3. Senior Deduction – Additional $6,000

Taxpayers age 65 and older may qualify for:
An additional $6,000 deduction ($12,000 for joint filers)
Phase-outs begin at:
$75,000 MAGI (single)
$150,000 MAGI (married filing jointly)
This deduction is claimed on Schedule 1-A and can significantly reduce taxable income — but eligibility must be calculated correctly to avoid triggering the IRS matching system.
What this means for you: Income planning near phase-out thresholds can preserve valuable deductions.
4. SALT Deduction Cap Increased to $40,000

The State and Local Tax (SALT) deduction cap has increased from $10,000 to $40,000.

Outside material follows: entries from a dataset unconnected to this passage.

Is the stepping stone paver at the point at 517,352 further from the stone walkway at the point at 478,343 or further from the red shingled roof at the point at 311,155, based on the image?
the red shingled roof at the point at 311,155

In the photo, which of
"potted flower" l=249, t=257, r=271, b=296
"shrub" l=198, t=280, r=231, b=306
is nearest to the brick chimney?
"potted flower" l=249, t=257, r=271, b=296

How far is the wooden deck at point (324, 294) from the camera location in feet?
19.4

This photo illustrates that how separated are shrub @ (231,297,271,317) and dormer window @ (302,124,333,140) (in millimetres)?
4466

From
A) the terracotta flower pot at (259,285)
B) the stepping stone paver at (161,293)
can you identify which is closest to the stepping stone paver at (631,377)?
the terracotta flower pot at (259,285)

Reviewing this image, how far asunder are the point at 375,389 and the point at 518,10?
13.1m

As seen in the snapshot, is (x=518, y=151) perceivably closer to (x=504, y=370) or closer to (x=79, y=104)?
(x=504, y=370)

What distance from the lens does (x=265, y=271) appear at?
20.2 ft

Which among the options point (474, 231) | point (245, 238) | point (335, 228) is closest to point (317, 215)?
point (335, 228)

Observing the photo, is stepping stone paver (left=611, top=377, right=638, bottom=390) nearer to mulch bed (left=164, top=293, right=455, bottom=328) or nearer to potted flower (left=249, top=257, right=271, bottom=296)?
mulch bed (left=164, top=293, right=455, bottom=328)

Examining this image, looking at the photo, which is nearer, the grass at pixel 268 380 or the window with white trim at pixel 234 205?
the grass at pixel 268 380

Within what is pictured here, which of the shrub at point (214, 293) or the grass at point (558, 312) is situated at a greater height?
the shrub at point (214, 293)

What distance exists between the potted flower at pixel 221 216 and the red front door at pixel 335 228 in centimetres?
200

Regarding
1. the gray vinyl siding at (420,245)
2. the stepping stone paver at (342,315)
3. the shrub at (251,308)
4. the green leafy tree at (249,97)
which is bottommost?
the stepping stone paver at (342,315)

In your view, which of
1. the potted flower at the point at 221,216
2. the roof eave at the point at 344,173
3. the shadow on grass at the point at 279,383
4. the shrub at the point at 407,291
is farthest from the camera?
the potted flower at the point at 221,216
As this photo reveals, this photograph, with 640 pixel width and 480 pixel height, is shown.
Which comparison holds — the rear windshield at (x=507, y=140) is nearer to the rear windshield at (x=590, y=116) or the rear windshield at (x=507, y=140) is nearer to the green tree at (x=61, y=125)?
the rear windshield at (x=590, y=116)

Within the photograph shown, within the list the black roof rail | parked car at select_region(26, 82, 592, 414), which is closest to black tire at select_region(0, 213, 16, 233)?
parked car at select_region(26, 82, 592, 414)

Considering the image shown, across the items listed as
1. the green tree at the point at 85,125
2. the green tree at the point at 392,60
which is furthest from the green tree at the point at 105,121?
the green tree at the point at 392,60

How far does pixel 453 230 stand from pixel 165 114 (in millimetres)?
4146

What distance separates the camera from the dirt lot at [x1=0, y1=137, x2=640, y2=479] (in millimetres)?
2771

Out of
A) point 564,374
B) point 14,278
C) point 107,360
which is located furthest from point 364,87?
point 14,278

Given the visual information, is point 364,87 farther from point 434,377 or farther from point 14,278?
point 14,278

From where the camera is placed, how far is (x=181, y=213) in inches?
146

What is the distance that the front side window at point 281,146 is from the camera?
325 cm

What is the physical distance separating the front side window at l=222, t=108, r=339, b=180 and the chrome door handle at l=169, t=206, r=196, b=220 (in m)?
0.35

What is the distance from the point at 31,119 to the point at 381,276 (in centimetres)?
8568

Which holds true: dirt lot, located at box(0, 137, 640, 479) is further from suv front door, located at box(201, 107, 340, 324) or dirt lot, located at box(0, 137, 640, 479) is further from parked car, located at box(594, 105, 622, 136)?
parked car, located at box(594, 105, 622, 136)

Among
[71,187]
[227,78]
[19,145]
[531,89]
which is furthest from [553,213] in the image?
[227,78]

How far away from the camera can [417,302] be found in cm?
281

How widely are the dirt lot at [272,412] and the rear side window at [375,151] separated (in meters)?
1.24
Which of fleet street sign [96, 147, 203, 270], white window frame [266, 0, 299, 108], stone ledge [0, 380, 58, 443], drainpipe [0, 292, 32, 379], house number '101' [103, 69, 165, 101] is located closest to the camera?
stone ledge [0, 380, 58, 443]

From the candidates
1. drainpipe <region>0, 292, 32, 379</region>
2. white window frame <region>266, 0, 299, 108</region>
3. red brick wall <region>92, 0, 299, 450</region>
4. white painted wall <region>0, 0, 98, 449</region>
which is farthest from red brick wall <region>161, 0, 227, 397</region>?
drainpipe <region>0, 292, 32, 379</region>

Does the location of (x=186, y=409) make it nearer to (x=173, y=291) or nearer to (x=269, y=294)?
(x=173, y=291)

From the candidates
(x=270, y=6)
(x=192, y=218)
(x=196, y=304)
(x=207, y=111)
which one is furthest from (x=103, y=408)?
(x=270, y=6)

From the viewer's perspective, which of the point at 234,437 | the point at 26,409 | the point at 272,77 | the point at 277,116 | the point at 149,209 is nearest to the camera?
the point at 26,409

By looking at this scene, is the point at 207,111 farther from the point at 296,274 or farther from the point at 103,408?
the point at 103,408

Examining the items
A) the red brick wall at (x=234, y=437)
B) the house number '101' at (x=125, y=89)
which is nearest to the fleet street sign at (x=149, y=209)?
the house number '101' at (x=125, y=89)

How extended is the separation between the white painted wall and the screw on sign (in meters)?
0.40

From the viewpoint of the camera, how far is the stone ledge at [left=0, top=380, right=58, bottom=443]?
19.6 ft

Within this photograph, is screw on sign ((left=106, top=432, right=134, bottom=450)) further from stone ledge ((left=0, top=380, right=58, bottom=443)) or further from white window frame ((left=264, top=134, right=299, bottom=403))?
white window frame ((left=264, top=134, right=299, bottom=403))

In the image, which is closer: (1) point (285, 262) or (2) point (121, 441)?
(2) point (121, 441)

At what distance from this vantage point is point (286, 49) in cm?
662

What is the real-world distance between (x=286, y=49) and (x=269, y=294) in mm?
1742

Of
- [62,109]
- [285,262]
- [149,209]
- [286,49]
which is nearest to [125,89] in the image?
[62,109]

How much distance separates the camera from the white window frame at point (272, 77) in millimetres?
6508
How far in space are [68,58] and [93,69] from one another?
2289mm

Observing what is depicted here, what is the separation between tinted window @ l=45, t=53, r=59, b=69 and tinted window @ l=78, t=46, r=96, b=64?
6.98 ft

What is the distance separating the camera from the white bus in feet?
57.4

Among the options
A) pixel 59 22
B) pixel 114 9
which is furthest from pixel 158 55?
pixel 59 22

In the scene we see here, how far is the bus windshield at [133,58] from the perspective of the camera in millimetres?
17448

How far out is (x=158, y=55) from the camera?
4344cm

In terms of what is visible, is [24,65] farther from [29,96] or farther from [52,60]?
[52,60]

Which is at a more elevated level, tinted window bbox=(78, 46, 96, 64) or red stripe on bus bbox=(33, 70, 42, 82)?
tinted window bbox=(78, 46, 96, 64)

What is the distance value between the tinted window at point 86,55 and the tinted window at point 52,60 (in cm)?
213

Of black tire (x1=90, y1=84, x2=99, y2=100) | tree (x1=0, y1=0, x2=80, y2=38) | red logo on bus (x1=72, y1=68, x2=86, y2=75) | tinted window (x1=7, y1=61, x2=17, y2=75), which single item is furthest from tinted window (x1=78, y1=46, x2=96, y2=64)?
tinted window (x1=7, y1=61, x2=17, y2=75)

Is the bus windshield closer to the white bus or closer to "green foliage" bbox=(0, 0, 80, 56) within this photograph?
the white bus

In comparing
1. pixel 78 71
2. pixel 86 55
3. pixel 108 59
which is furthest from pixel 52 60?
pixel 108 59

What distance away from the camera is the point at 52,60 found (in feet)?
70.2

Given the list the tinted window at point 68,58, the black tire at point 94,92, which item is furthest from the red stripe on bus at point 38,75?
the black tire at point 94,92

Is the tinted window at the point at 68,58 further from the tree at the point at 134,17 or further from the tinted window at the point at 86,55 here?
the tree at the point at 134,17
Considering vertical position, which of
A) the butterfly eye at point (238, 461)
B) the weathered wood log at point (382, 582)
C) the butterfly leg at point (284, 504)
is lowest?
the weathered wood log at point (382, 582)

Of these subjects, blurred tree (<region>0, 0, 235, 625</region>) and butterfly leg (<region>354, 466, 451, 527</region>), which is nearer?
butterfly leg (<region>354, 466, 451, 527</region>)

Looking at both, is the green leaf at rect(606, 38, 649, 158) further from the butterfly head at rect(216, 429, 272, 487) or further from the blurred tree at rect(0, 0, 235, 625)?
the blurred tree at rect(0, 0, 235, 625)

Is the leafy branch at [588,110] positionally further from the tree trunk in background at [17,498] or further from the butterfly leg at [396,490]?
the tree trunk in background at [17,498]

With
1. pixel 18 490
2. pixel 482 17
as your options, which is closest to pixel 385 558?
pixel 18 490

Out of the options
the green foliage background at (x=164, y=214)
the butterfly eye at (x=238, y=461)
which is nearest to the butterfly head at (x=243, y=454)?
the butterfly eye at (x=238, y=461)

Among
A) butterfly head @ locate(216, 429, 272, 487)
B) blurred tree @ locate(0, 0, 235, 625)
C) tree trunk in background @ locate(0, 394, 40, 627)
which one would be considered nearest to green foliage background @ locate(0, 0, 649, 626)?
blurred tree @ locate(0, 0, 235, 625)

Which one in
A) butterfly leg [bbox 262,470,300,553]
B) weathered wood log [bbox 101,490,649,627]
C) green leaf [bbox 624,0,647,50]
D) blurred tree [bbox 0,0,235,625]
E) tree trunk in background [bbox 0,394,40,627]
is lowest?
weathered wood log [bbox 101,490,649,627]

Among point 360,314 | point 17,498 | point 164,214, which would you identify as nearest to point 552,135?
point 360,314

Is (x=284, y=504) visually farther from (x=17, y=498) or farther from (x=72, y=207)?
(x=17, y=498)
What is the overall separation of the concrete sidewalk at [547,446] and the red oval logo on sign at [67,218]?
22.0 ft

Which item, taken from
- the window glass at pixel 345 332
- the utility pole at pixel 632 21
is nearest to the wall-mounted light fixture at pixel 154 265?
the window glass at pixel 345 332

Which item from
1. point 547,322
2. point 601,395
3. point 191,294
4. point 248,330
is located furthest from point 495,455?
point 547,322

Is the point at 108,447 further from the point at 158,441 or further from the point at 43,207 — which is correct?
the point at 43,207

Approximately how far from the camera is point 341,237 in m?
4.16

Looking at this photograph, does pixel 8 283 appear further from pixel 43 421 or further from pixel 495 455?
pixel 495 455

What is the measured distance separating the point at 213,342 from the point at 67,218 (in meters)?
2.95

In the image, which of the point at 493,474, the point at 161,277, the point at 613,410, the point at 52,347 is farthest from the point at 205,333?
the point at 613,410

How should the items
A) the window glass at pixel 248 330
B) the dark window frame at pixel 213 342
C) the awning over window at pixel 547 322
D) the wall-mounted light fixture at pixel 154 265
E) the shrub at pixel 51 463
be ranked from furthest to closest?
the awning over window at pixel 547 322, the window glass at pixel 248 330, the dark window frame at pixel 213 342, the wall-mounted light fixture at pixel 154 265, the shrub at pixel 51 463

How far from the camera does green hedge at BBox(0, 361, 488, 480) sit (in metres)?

This change may affect whether you should itemize or take the standard deduction.
Important considerations:
Phases out above $500,000 MAGI
Higher-income households may now benefit from itemizing
If reported deductions do not align with IRS data feeds from state and local authorities, the IRS matching system may flag discrepancies.
What this means for you: It is no longer safe to assume the standard deduction is optimal. Strategic recalculation is necessary.
Understanding How the IRS Matching Process Works
Every W-2, 1099, and 1099-DA issued to you is also transmitted directly to the IRS.
The IRS matching system compares:
Third-party reporting
What you report on your return
If the numbers do not match, the system generates a notice — often before a human ever reviews your return.
Importantly:
A missing form does not automatically mean missing income. It means a mismatch.
Even minor inconsistencies can result in CP2000 notices and additional documentation requests.
Why This Matters in 2025
The IRS increasingly relies on automation rather than manual review. That means compliance now depends on precision, documentation, and alignment with third-party reporting.
In 2025, risk areas include:
Digital asset sales
Tip and overtime deductions
Senior deduction eligibility
SALT deduction calculations
Understanding the IRS matching system is no longer optional — it is essential for proactive tax planning.